With the escalation in automated cyber attacks, autonomous self-healing systems may be the only viable defense. However, artificial intelligence (AI) systems are entirely dependent on the quality of the data they receive. For machines to be entrusted with key decisions that affect critical national infrastructure security, organizations will need to be able to trust and verify the accuracy of the data guiding those decisions.
This is one of the challenges that the U.S. military’s new $29.8 million Unified Platform—the future engine room of AI-driven cyber defense—could face.
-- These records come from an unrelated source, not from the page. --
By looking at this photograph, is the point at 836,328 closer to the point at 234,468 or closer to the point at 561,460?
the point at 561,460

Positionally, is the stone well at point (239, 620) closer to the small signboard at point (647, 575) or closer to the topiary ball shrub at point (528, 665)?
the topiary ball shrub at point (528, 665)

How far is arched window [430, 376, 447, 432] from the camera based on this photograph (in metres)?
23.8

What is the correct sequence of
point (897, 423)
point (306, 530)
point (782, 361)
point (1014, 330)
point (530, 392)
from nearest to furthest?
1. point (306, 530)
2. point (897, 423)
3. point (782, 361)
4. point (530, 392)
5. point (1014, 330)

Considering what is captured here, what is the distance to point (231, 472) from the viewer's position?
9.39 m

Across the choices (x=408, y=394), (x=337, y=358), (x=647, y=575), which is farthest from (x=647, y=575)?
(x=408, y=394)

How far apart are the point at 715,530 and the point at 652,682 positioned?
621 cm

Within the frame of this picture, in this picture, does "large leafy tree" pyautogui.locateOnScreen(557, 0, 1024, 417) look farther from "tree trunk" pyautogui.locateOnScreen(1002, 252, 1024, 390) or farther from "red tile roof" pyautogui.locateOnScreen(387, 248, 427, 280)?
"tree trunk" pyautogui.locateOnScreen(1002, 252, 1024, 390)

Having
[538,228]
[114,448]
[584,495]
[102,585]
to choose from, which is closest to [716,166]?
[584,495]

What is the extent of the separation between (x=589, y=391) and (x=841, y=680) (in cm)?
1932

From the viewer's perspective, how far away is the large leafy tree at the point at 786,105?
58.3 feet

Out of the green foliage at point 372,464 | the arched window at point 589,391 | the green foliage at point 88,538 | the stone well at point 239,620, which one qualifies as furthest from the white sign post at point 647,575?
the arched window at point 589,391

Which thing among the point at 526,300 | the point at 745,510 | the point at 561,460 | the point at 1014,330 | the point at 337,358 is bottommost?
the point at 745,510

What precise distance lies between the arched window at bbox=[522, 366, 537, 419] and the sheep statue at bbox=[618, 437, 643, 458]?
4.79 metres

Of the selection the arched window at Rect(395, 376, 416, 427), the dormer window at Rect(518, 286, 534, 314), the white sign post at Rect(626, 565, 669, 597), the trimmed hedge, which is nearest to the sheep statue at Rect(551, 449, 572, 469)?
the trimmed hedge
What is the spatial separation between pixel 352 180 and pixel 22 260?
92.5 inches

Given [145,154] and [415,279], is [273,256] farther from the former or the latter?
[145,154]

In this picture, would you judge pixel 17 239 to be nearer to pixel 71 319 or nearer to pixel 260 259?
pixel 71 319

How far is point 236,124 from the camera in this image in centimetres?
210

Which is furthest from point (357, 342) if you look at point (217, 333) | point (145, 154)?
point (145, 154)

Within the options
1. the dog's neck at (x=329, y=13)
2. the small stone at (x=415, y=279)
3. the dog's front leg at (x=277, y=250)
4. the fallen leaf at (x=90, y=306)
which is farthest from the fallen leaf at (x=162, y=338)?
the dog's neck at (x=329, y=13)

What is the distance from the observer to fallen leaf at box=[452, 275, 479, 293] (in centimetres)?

It will offer a central, 24-hour, real-time window into the military services’ international cybersecurity risk profile and warfighting operations, enabling U.S. Cyber Command to switch seamlessly between defensive and offensive capabilities. It may even defend forward, going behind enemy lines in cyberspace. By providing command and control, decision support capabilities, operational-to-tactical cyber mission planning, large data ingestion and enhanced analytics, the Unified Platform will significantly advance the command’s ability to function with the speed, agility and precision required to successfully counter threats.
Today, AI mostly augments human decisions through high-speed analysis of data. Examples of AI already in action include image-recognition algorithms that aid autonomous navigation and identify enemy targets in real-time as well as audio analysis systems that can detect gunshots. AI also has helped develop self-driving military vehicles and provided virtual border security kiosks with lie-detecting capabilities.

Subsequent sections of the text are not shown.